The Lt. Col. in that Politico article sounds like a man who just stepped out of a time capsule. Not a fallout shelter from the ‘60’s, but a man frozen in the ‘80’s. It wasn’t all “Morning In America” back then. There was a conviction it was all going to hell in hand basket, and that it needed to happen sooner rather than later.

Trump didn’t invent that; he just gave it an excuse to take center stage. The idea never really left; it just now needs to work its way all the way out, in order to return to the fringes once more.

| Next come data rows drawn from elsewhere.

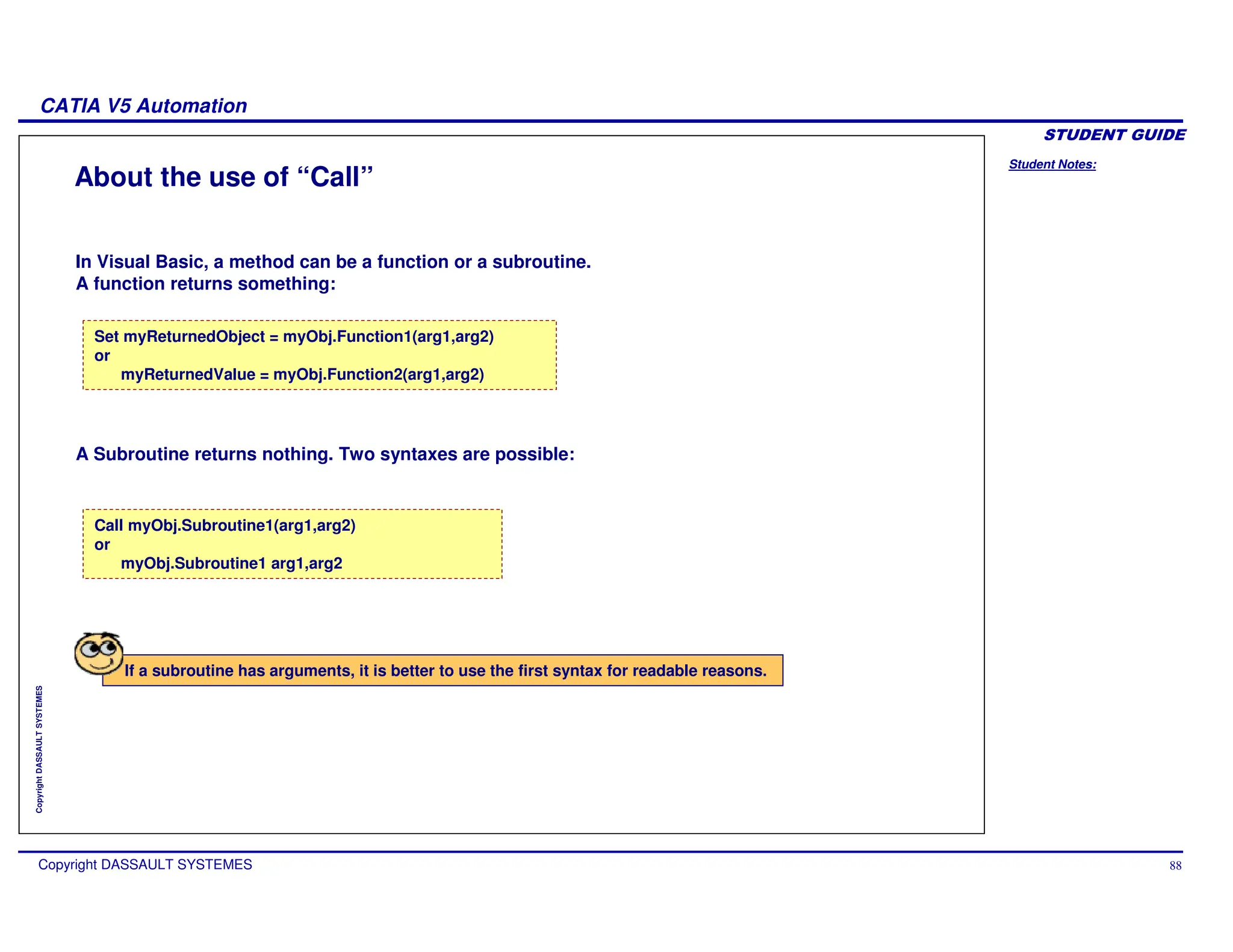 CATIA V5 Automation

STUDENT GUIDE

Student Notes:

About the use of “Call”

In Visual Basic, a method can be a function or a subroutine.
A function returns something:

Set myReturnedObject = myObj.Function1(arg1,arg2)
or
myReturnedValue = myObj.Function2(arg1,arg2)

A Subroutine returns nothing. Two syntaxes are possible:

Call myObj.Subroutine1(arg1,arg2)
or
myObj.Subroutine1 arg1,arg2

If a subroutine has arguments, it is better to use the first syntax for readable reasons.

Copyright DASSAULT SYSTEMES

Copyright DASSAULT SYSTEMES

88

Which is where it was when my boss and I argued loudly and drunkenly. He was the manager of about six people who worked six hour days cranking out enough bread for about six stores. I say six hours, but I think that was my day, because after making the buns from scratch with the other workers, I loaded the van and delivered the goods, which gave me longest working day in the bakery. Not, in other words, a major operation.

Nichols makes much of the value of this Lt. Col.'s house; geez Tom, have you priced houses lately? The fact is, there is, indeed, nothing new under the sun. Not even the impotent wish to make your life more significant than it is.  “The mass of men lead lives of quiet desperation.” Thoreau, before the Civil War.

The more things change, and all.

1 comment:

  1. I didn't know prepper stuff was that old. I never understood why anyone figured they'd survive such a collapse based on stuff they could hoard. The only thing that would get you through that is cooperative effort but that's not in line with all that rugged individualist BS.